Voir les Maliens danser dans les rues, pour souhaiter la bienvenue à l’armée française, comme on l’avait fait lors de l’indépendance, était pour moi un arrêt sur l’image, qui me renvoyait à la fois à l’échec de notre indépendance, et prétendue souveraineté nationale, et au retour intégral sous l’hégémonie française, comme celle d’un père qui ne veut pas voir son fils grandir. Bien entendu, il est plus facile pour le fils d’accepter l’aide escomptée du père, plutôt que de se mettre en question, lui-même. Ainsi que le disait Sembene Ousmane, il est plus aisé pour nous, Maliens et autres Africains, de continuer à tendre la main vers l’Occident, pour dire «merci, merci» que de se demander comment on en est arrivé là, et de blâmer les autres pour nos problèmes que de nous regarder en face. Ces images de la France sauveuse de l’intégrité territoriale du Mali sont, ainsi, l’illustration parfaite de l’insouciance et de l’irresponsabilité des Maliens au nord et du sud. Faut-il croire que les actions politiques des rebelles du MNLA et djihadistes d’Ansar Dine du nord ont été teintées de mauvaise foi et d’opportunisme cynique, en s’associant à des terroristes d’AQMI, aux preneurs d’otages et aux trafiquants de drogues. Ainsi, ils ont invité les Occidentaux dans un débat, rapidement devenu plus grand que le Mali.
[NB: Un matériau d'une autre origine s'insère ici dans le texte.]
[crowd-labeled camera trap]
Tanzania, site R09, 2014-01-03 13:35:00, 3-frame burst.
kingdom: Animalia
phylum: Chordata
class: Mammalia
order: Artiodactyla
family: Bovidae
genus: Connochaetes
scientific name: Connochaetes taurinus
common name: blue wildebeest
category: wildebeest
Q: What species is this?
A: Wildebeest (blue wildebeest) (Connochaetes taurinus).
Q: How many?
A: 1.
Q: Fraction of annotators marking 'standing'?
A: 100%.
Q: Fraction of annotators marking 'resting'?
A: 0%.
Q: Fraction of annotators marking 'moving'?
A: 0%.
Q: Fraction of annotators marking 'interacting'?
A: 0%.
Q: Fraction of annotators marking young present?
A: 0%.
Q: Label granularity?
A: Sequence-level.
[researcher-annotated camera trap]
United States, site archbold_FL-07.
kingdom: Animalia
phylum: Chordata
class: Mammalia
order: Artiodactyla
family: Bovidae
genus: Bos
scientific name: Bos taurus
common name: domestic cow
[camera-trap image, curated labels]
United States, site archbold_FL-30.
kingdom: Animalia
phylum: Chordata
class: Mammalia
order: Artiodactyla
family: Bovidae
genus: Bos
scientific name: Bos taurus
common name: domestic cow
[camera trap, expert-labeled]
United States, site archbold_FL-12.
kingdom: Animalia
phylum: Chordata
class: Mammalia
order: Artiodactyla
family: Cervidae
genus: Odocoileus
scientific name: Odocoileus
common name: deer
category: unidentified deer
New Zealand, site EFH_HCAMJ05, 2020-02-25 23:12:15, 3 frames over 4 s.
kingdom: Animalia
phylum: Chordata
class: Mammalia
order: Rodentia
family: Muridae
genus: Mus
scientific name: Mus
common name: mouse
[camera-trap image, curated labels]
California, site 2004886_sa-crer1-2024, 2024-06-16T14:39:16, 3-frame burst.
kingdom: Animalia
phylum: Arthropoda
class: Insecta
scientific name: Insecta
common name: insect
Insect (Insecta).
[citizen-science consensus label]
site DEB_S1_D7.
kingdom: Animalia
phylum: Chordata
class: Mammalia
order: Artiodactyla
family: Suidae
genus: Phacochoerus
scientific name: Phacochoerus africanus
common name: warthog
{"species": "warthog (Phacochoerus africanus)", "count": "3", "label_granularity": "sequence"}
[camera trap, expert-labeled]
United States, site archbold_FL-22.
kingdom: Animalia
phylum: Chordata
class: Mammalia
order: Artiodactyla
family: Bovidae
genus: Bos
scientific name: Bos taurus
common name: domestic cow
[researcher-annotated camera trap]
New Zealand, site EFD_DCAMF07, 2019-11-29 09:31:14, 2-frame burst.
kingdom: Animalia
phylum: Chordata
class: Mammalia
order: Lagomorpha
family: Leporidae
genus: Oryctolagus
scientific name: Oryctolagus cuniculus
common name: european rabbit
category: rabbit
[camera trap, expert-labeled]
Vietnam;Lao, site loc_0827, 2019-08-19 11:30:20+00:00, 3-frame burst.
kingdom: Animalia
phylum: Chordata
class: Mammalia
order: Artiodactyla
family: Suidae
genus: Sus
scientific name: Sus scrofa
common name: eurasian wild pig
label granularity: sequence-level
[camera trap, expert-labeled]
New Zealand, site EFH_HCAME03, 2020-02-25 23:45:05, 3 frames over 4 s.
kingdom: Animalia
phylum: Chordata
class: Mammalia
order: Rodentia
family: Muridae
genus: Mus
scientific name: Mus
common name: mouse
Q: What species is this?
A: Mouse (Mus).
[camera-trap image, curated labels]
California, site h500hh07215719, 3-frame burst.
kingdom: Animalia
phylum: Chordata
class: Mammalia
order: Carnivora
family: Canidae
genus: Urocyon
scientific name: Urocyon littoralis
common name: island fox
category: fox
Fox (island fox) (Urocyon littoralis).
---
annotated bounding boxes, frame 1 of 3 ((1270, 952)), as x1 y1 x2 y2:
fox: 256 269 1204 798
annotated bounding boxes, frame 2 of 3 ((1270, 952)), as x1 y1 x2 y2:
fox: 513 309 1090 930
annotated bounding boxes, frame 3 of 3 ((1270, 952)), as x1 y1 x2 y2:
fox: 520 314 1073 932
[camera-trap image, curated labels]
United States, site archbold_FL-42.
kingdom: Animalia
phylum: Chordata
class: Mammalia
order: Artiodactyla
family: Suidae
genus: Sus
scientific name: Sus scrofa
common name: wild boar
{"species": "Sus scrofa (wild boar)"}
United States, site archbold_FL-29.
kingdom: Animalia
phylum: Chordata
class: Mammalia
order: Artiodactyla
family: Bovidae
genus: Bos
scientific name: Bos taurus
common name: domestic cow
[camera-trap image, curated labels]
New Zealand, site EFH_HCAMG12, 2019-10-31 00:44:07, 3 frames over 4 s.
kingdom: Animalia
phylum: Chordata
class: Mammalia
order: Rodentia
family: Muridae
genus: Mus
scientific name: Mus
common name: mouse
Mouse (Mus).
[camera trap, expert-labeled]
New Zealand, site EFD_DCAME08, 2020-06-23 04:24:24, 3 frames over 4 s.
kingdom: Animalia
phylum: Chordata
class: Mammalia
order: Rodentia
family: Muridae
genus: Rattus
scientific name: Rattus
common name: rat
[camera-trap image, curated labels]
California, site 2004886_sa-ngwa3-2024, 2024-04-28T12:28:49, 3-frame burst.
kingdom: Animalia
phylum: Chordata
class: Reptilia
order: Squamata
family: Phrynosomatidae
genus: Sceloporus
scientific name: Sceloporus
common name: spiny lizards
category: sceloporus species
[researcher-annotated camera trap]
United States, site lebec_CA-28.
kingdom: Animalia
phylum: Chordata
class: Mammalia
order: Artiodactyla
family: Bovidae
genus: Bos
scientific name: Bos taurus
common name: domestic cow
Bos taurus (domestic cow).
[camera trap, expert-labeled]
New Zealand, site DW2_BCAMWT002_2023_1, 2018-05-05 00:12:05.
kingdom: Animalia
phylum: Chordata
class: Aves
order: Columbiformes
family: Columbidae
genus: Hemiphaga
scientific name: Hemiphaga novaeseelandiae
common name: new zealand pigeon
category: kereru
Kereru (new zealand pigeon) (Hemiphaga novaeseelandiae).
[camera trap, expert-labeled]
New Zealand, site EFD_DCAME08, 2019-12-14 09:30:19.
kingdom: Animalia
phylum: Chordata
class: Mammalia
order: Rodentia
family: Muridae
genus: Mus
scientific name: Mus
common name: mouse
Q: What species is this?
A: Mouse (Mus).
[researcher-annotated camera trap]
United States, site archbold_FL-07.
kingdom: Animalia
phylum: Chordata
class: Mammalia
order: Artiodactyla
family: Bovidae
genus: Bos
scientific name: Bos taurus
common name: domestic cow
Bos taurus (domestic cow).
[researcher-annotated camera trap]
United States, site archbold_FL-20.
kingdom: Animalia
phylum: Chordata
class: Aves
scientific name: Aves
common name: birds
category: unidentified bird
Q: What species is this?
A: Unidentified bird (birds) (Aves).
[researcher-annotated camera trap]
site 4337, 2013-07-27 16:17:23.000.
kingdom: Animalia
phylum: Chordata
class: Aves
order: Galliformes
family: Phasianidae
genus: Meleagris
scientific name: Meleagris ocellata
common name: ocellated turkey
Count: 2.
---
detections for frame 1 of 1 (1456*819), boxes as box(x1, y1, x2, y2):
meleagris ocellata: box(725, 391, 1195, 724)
Quant aux putschistes du sud, issus d’une armée, déjà affaiblie et rancunière contre les forces démocratiques qui l’avaient déçue du pouvoir depuis 1992, et humiliée par sa défaite cinglante contre les rebelles venus de la Libye, ils ont commis des fautes graves en voulant se présenter comme porte-drapeau des voix contradictoires, sinon, irréconciliables au Mali. Il faut compter d’abord avec la gauche radicale, du parti SADI d’Oumar Mariko, qui lutte contre la corruption des institutions nationales et qui veut maintenir les militaires au pouvoir pour se débarrasser de tous les «politiciens corrompus», puis avec les leaders religieux, prêts à prostituer leur foi pour revendiquer plus de pouvoir dans un Etat qu’ils considèrent «comme musulman à 95%»; jusqu’aux politiciens aigris, qui partageraient le lit avec n’importe quel diable, plutôt que celui de la démocratie, pour arriver au pouvoir. Ce retour de la France sauveuse du Mali indique finalement que nous continuons délibérément à fermer nos yeux et nos oreilles face à l’impunité, la corruption, et aux crimes abominables contre les plus faibles de nos sociétés: les femmes, les homosexuels, les minorités et les enfants. Que celle ou celui qui n’a jamais péché dans le Mali que je viens de décrire, lève la main.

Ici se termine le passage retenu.